I beamed as he went on. “She used to be at that other company across the street. Forget what they call it.” Everyone gave the obligatory laugh. “And there’s not a shadow of doubt in my mind that she’s about to make Nuhope even more exciting, even more powerful as it begins a new decade. Put your hands together for Nuhope’s new President and CEO, Petra Cardinale!”
The tidal wave of applause washed a thrill through me. I floated on stage and gave Stew a little air kiss. The cheers died to an expectant hush as he left me alone in front of the mass of faces.

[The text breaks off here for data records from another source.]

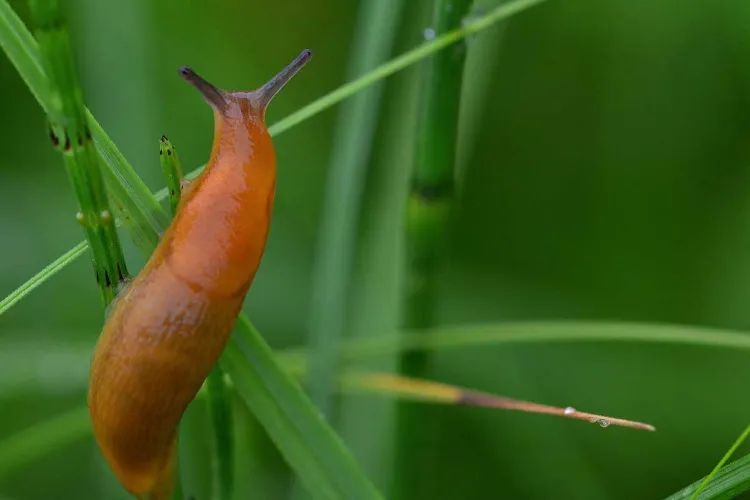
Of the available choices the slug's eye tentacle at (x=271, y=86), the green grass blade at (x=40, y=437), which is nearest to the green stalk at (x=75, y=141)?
the slug's eye tentacle at (x=271, y=86)

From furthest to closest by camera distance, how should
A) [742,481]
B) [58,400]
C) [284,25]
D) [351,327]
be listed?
[284,25] < [58,400] < [351,327] < [742,481]

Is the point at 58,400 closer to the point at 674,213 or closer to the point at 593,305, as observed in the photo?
the point at 593,305

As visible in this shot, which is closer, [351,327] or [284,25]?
[351,327]

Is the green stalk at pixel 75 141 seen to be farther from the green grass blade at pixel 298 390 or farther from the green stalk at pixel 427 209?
the green stalk at pixel 427 209

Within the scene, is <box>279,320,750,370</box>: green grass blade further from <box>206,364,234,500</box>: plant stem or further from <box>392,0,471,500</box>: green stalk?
<box>206,364,234,500</box>: plant stem

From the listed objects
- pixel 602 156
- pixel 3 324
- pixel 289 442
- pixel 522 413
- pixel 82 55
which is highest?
pixel 82 55

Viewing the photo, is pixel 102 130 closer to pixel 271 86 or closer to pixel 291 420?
pixel 271 86

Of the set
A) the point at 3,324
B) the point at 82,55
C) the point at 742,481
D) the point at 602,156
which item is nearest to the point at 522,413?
the point at 602,156
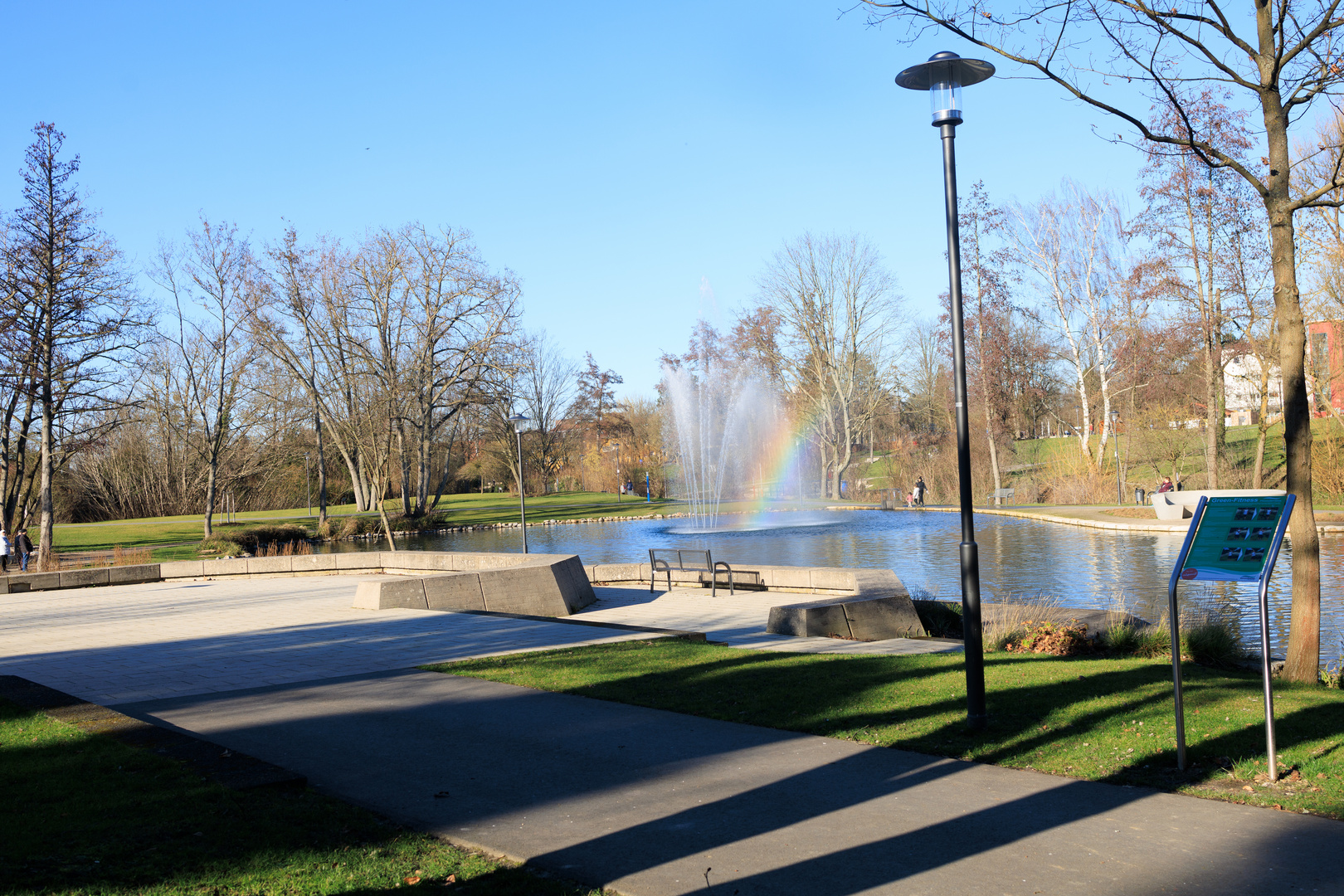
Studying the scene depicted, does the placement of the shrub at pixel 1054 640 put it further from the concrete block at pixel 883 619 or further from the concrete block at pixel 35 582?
the concrete block at pixel 35 582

“Thank you! Thank you!” I said. “Don’t you all look swank tonight!” They all laughed, entranced with me. I was in love with them at that moment—all the politicians before me, all the Nuhope department heads that I was just beginning to meet, all the advertising clients who made our revenue stream so robust.
Best keep it short. Zinder was next on the speech agenda, and it wouldn’t be wise to upstage him. But this tiny moment was such a treasure.
A far-off movement caught my attention as I began speaking smoothly, delivering all the words I’d memorized with just the right charm. It was that Luscious Melada, talking to a security guard.
Focus! Focus! I paused my speech for a dramatic moment and then began again. “The world is not the place that any of us knew five years ago. The idea that one rogue group would unleash a virus to destroy frozen sperm in storage all over the world! It was a brutal crisis to live through.”
My voice trembled ever so slightly. It was still so hard to talk about children. Rico was leaning over a second-floor balustrade, watching me intently. I continued on, voice gaining strength. “And now, even though we can kill off the virus, questions still remain about where it originated. Was it really North Korea, as most people believe? Or the group in Antarctica? Here at Nuhope, we aim to give the world the most up-to-date information about that news when it unfolds—as surely it must ...”
My eyes drifted back to Luscious. The guard was smiling like an idiot and let her pass through a door leading into Nuhope’s art gallery. A couple of men tried to follow her inside, but the guard blocked them.
The gallery was closed off for the evening. Why would he let her in? And why did she want to be there? It didn’t make sense.
The crowd was transfixed by my words. This speech was the culmination of all my career aspirations. And yet ... why couldn’t I stop thinking about that girl?